Todo estaba listo. La ginecóloga en su sitio, la matrona a mi izquierda, mi marido a la derecha:
- Todo va a salir bien, todo va a salir bien- me repetía mi marido una y otra vez con un hilo tembloroso de voz mientras me acariciaba dulcemente el pelo con unas manos igualmente temblorosas.
La mirada cómplice de mis compañeros pediatras me reconfortaba, les sentía cerca, muy cerca. Con los ojos inundados en lágrimas les suplicaba que estuvieran preparados, les necesitaba.
- ¡Vamos a ello Lucía! ¡Empuja!- gritó la ginecóloga- ¡Empuja fuerte y seguido! ¡Vamos!- grito más aún.
Y empujé, y empujé y empujé tanto que se me iba el alma… Pero no era suficiente.
- ¡Forceps, dadme unos fórceps! – de nuevo la voz firme de la ginecóloga retumbaba en mis oídos.
Y seguía empujando y cuando creía que no me quedaban fuerzas, empujaba aún más fuerte.
En un momento determinado, tras varios pujos fallidos, levanté la vista y vi a Nieves, con la frente perlada en sudor levantar la mirada y hacerle un gesto a la matrona.
- Cesárea no- suplicaba yo mentalmente entre sollozos contenidos- cesárea no…
- Te voy a ayudar, Lucía. Te voy a ayudar mientras Nieves lo saca. ¡Vamos a parir ya! – y antes de que terminara de pronunciar la última sílaba, me cogió fuerte de la mano, me apretó y gritó:
- ¡¡¡¡Empuja!!!!
Y empujé, y grité y sentí, sentí tanto y tan grande. Y al fin, suspiré.
La matrona se hizo a un lado, levanté la cabeza, no escuchaba a mi hijo. La angustia se apoderó de mí, bien sabía por qué no lloraba y sentí miedo, mucho miedo. Un miedo aterrador.

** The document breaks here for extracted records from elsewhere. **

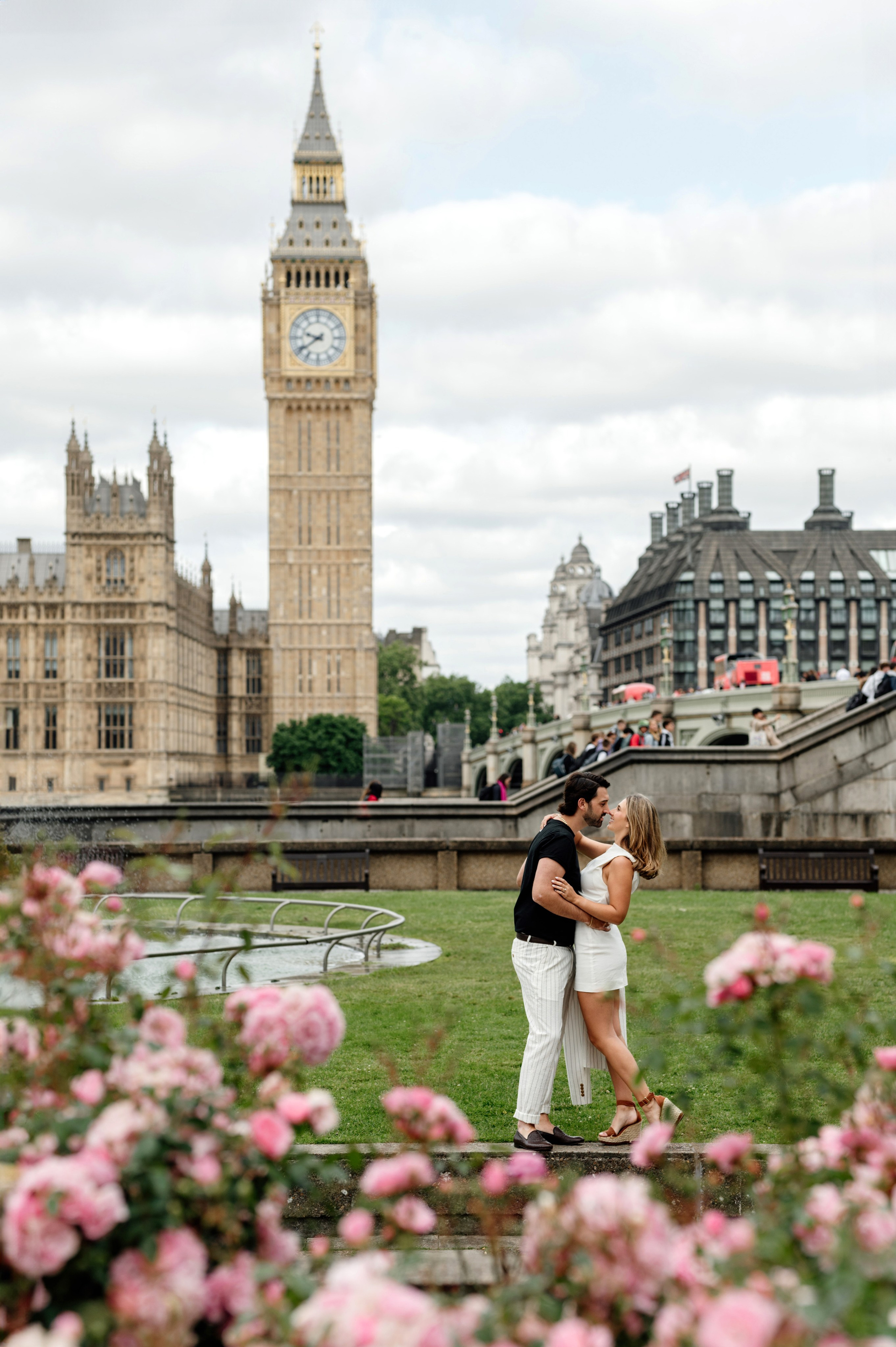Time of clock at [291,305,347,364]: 9:39
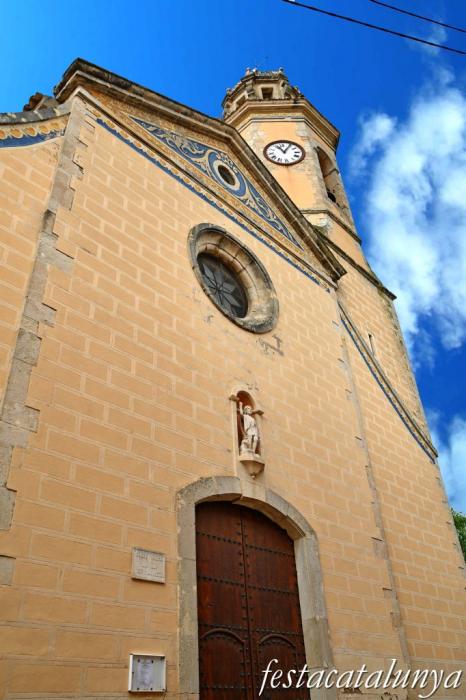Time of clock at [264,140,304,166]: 11:05
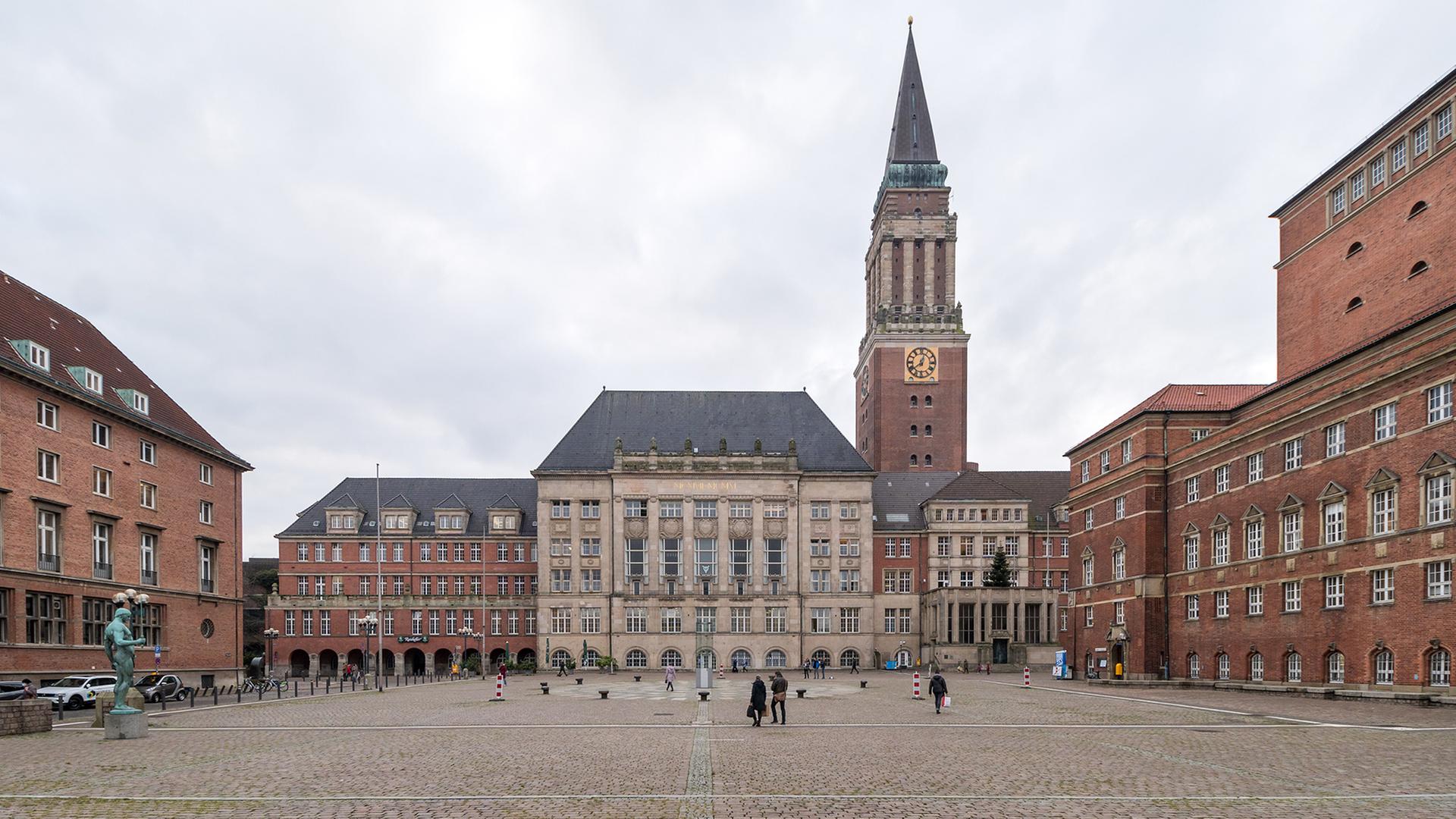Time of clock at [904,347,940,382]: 12:38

- ¡El bebé con la pediatra! – gritó Nieves señalando a mi compañera que esperaba preparada por si tenía que reanimarle.
En ese instante, y aún no me explico por qué lo hice, dije:
- No; el bebé con la mamá. ¡El bebé conmigo!
Mi compañera de profesión asintió con una sonrisa llena de luz. Todo iba a salir bien, ahora sí que lo sabía. Inmediatamente me pusieron a mi hijo sobre mi pecho desnudo, mis manos bañadas en sudor acariciaron su cuerpo ensangrentado y lloré, lloré de emoción mientras repetía una y otra vez su nombre:
- Carlos, Carlos, Carlos mi amor… estás con mamá.
Y en ese preciso instante, en ese momento único e irrepetible, ocurrió:
Mi hijo rompió en llanto…un llanto maravilloso que le devolvió a la vida.